Efficiency Isn't Effectiveness: Why 100% Capacity Creates Brittle Teams
There's a prevailing notion in some management circles that an engineering team operating at 100% capacity is an optimized team. However, as Katie Leonard aptly put it, "Efficiency is not the same as effectiveness. An org running at 100% capacity is brittle, not agile." This resonates deeply with my experience.
This pursuit of maximum utilization reminds me of Will Larson's "four states of engineering":
- Falling behind: Demand outstrips capacity; quality suffers.
- Treading water: Just barely keeping up with essential maintenance and requests.
- Repaying debt: Actively improving system health and addressing past shortcuts.

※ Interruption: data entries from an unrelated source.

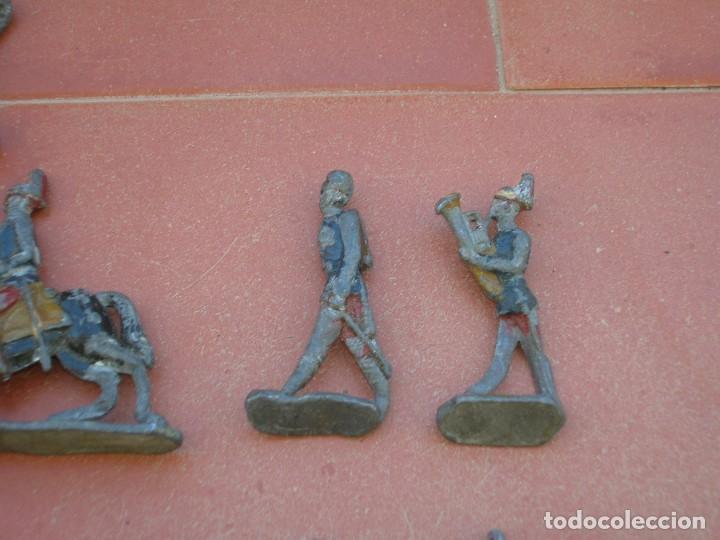 Juguetes Antiguos: Lote de antiquísimos soldados de plomo de 5 ctms..Todos los de la fotografia. - Foto 4 - 66942286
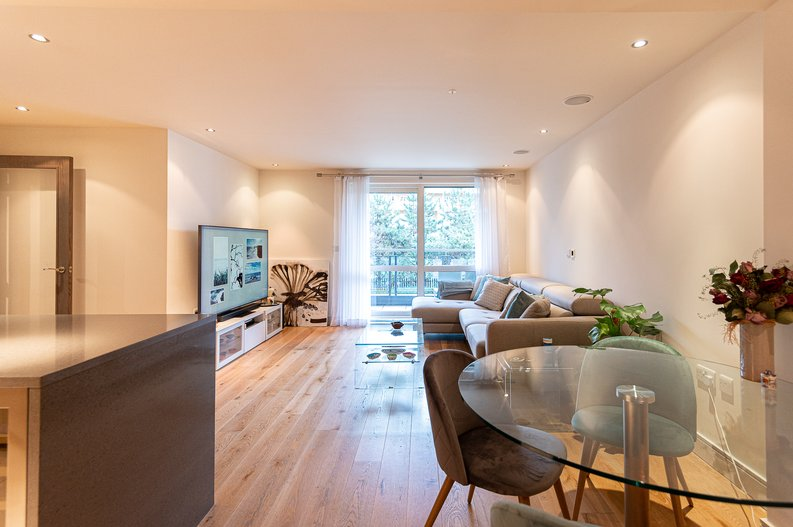 2 bedroom(s) apartment to sale in Doulton House, Park Street, Imperial Wharf, Fulham-image 2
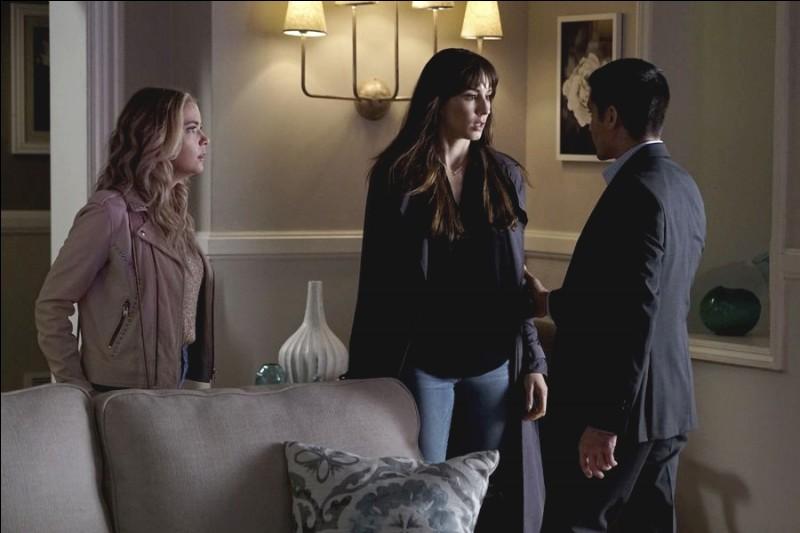 Que vont faire Spencer et Hanna à la fin de l'épisode ?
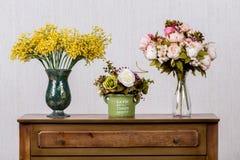 Vase mit flovers auf Aufbereiter in Haupt-inrerrior Nahaufnahme lizenzfreies stockfoto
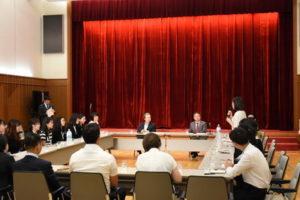 驻日本大使程永华与日语演讲比赛获奖大学生座谈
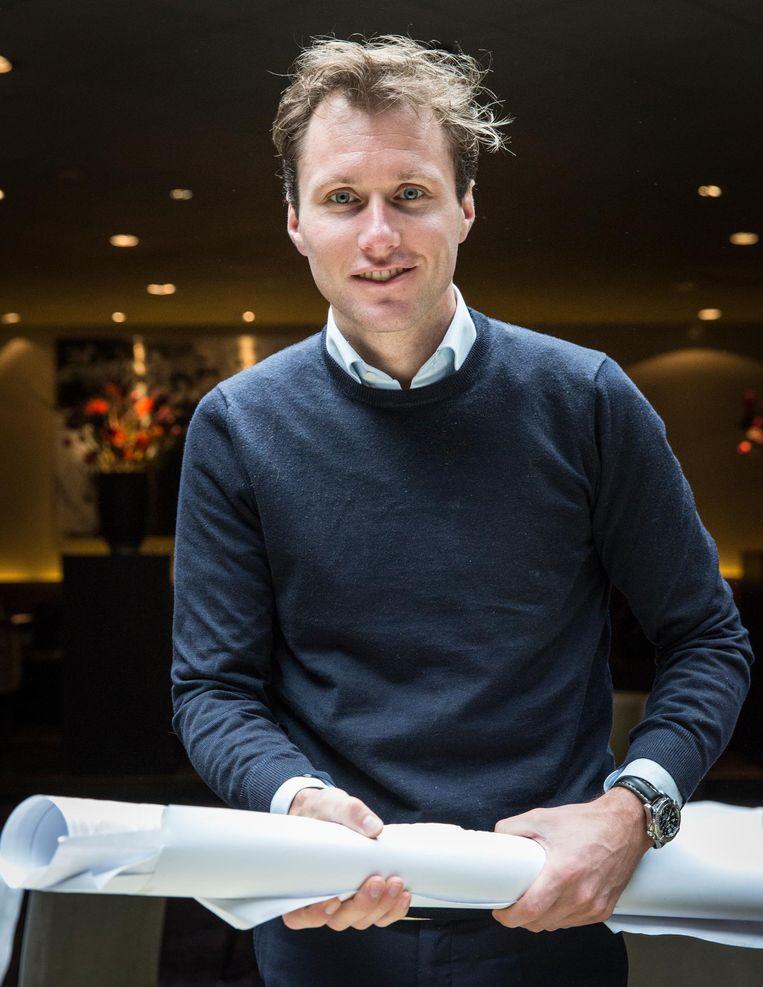 Onder leiding van general manager Nick Timmers - zijn moeder is een Van der Valk - 'ontchineest' Hotel Breukelen; met veel glas en hout, en strakke lijnen. Timmers groeide er op als kind Beeld Dingena Mol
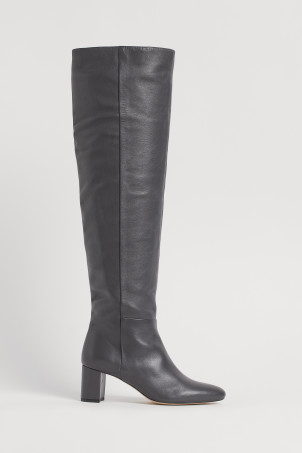 Leather bootsModel
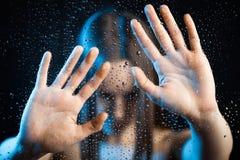 ensamma outstretched kvinnor för glass hand Arkivbild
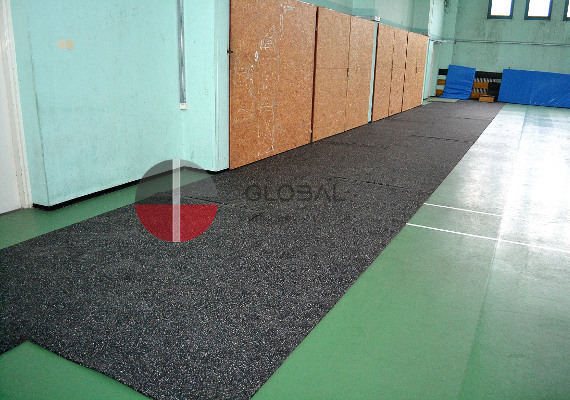 Rubber sport surface in rolls and puzzle tiles 1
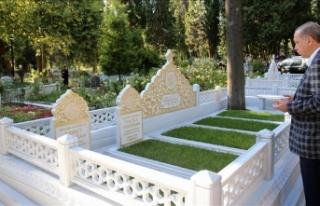 Cumhurbaşkanı Erdoğan anne ve babasının mezarını...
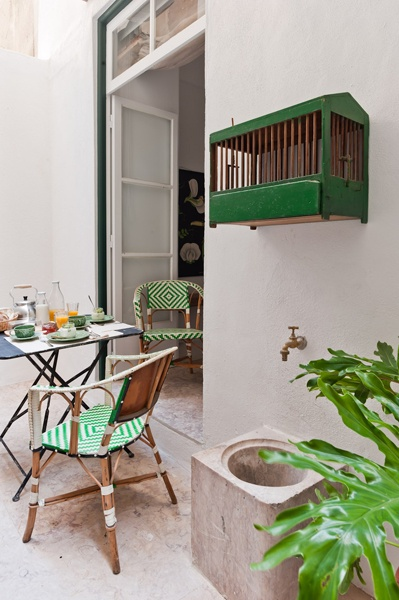 terrace of apartment Belém, Baixa House. the perfect place for a relaxing breakfast before exploring Lisbon    www.baixahouse.com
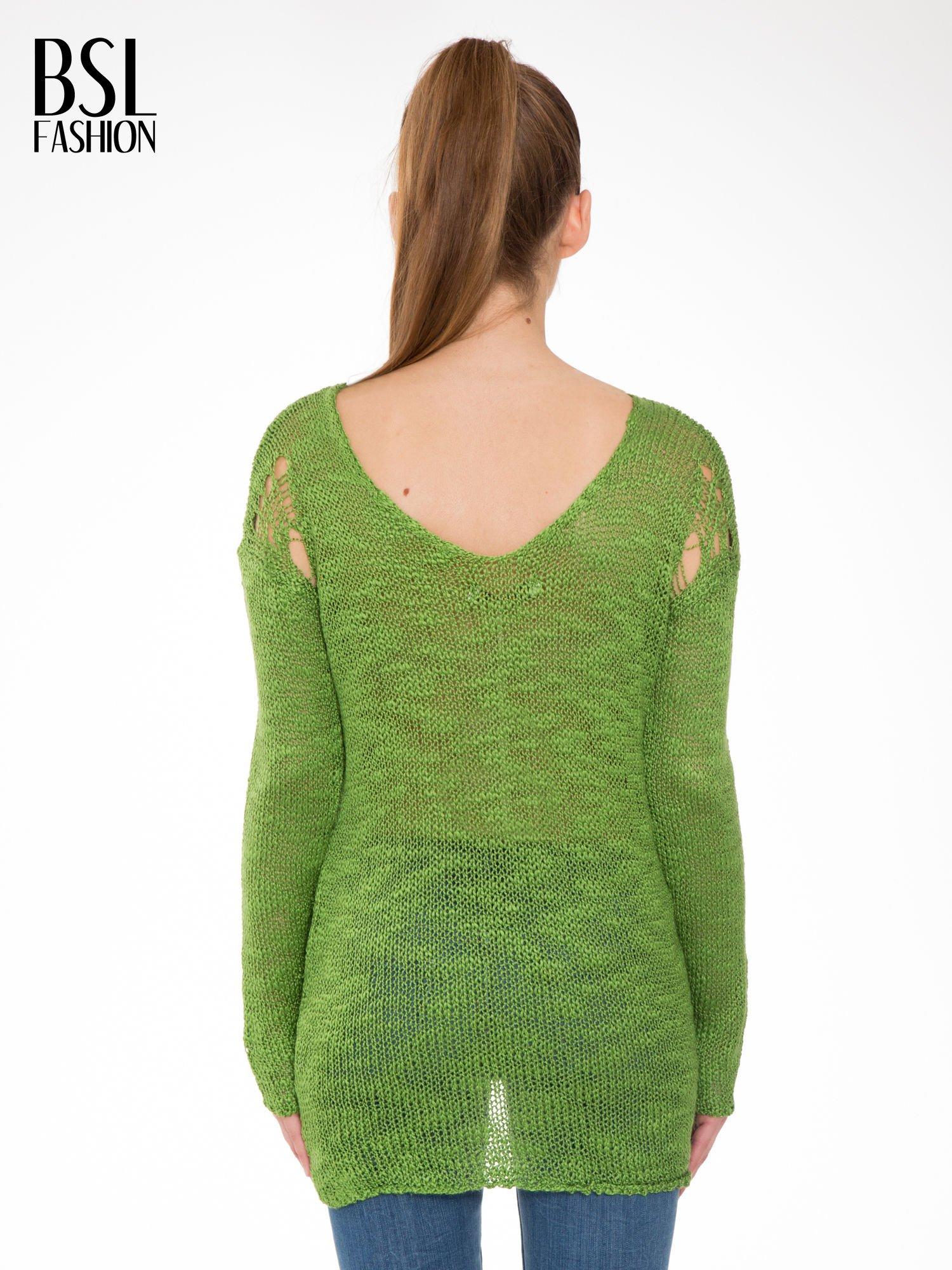 Zielony sweter z oczkami przy ramionach                                  zdj.                                  4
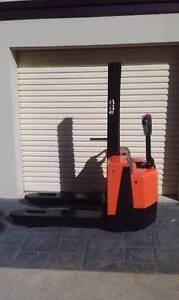 PALLET JACK/FORKLIFT ELECTRIC Southport Gold Coast City Preview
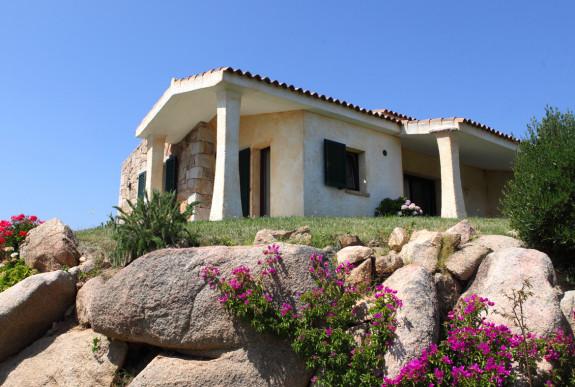 Villa Masceratu i Cannigione på en kulle med utsikt över havet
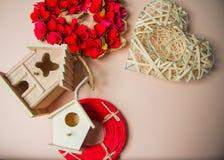 Decoratie met het nestelen dozen en kronen Royalty-vrije Stock Foto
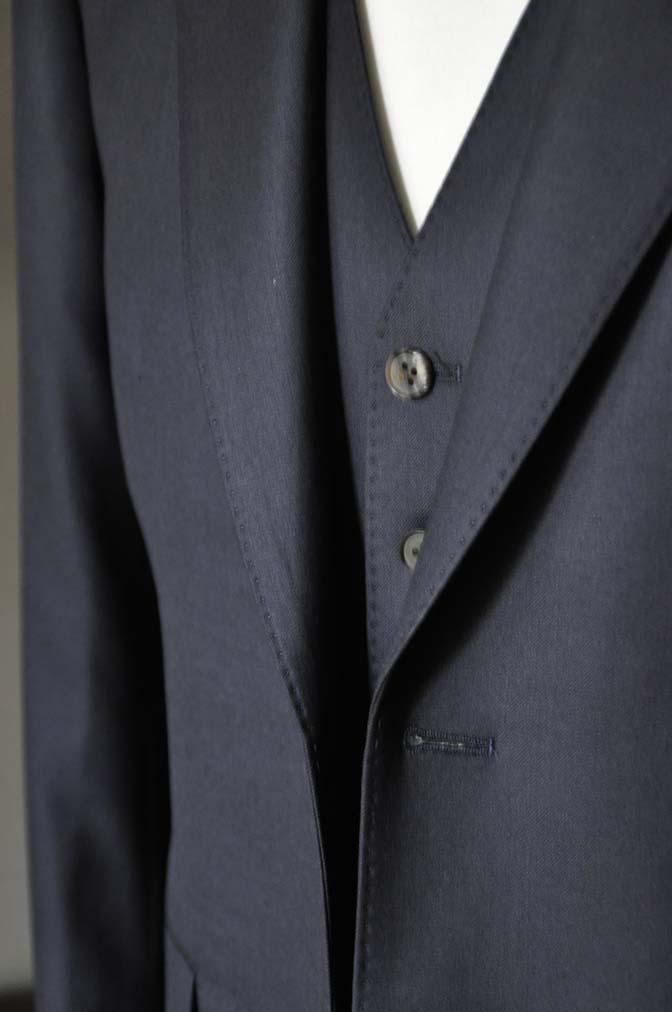 DSC0746-1 お客様のスーツの紹介- CAVENDISH ダークネイビー スリーピース-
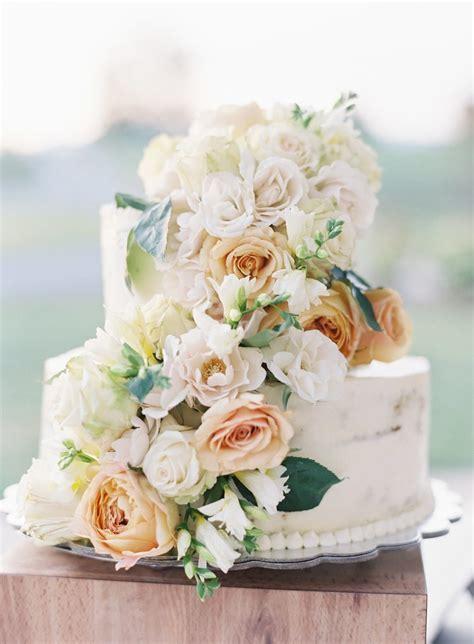 Wedding Cake Simple Flowers by Simple Wedding Cakes A Wedding Cake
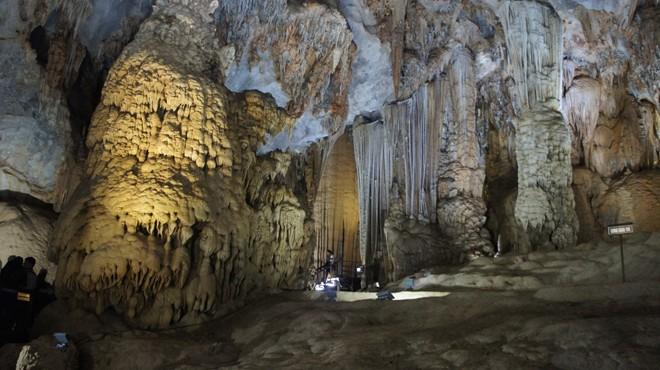 Tour du lịch địa danh Quảng Bình giá hơn 63,5 triệu/người?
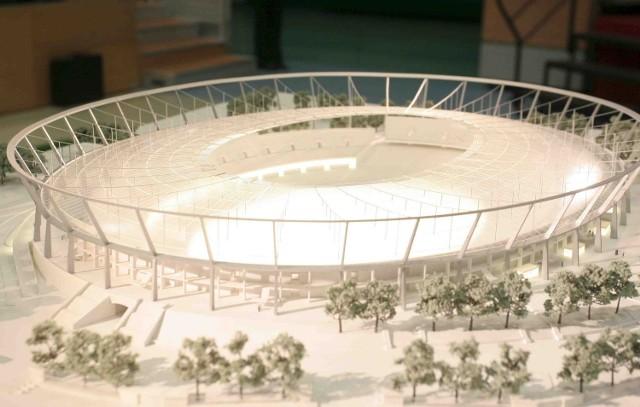 Makieta stadionu stanie na placu Tropikalnym obok fontanny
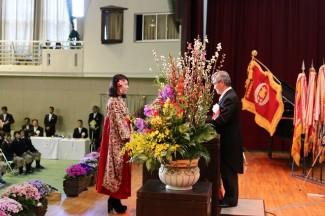 自作の着物と袴を着て卒業証書を受け取りました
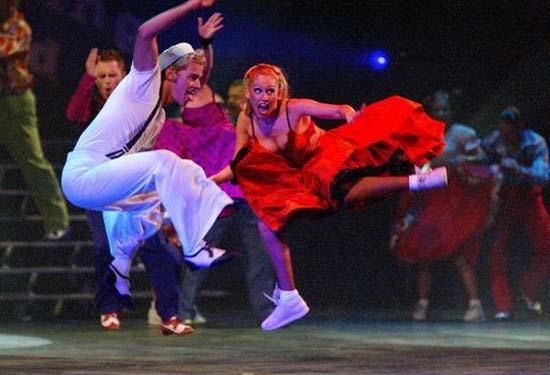 图:舞蹈经典《燃烧的地板》精彩剧照―36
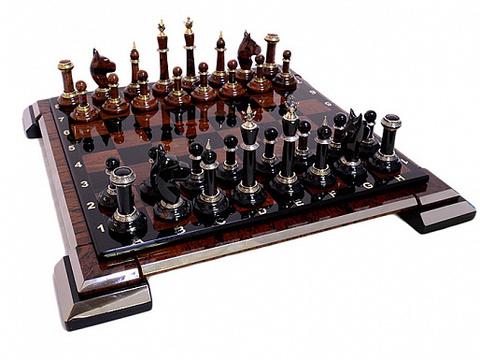 Шахматы из обсидиана в подарочной упаковке
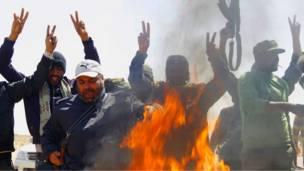 Ливийские повстанцы у костра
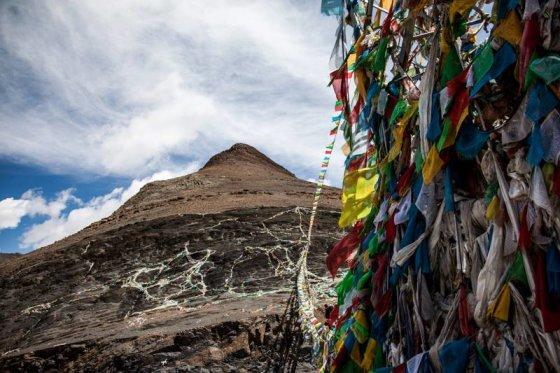 Be sienų nuotr./Maldos vėliavėlės Himalajuose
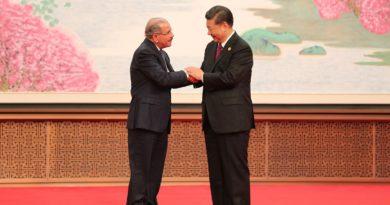 Relaciones dominico-china, entre la potencia e impotencia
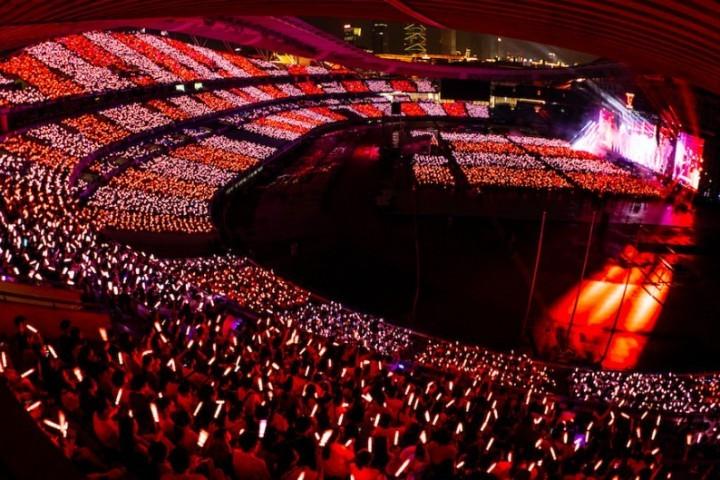 看完张杰南京演唱会,我终于知道把嗓子唱哑是种什么体验了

- Innovating: Having the capacity and stability to explore new ideas and create significant new value.
Unfortunately, there's a market trend that often mistakes "treading water" for the ideal, optimized state. Teams are pushed to maximize output on immediate tasks, leaving no room for strategic thinking, learning, experimentation, or addressing the inevitable technical debt that accumulates.
An organization constantly running at maximum capacity has no slack in the system. This makes it:
- Brittle: Small disruptions (unexpected bugs, urgent requests, team member absence) can cause major delays or failures.
- Reactive: There's no time to be proactive about improving systems, processes, or exploring better solutions. The focus is always on the next fire.
- Stagnant: Innovation requires time to think, experiment, and sometimes fail. A fully utilized team rarely has this luxury. They may become very efficient at executing existing tasks but lose the ability to adapt or create truly new value.
I've had the rare opportunity to lead teams that achieved the "innovating" state, and the difference is night and day compared to the more common state of teams struggling under constant pressure, often leading to burnout. Having breathing room, dedicated time for learning and improvement ("planting trees", not just picking "low hanging fruit"), and the psychological safety to experiment are essential for making real progress, gaining a competitive advantage, and building sustainable, effective engineering organizations.
True effectiveness isn't about maximizing busy-ness; it's about creating the conditions for sustainable delivery, continuous improvement, and impactful innovation.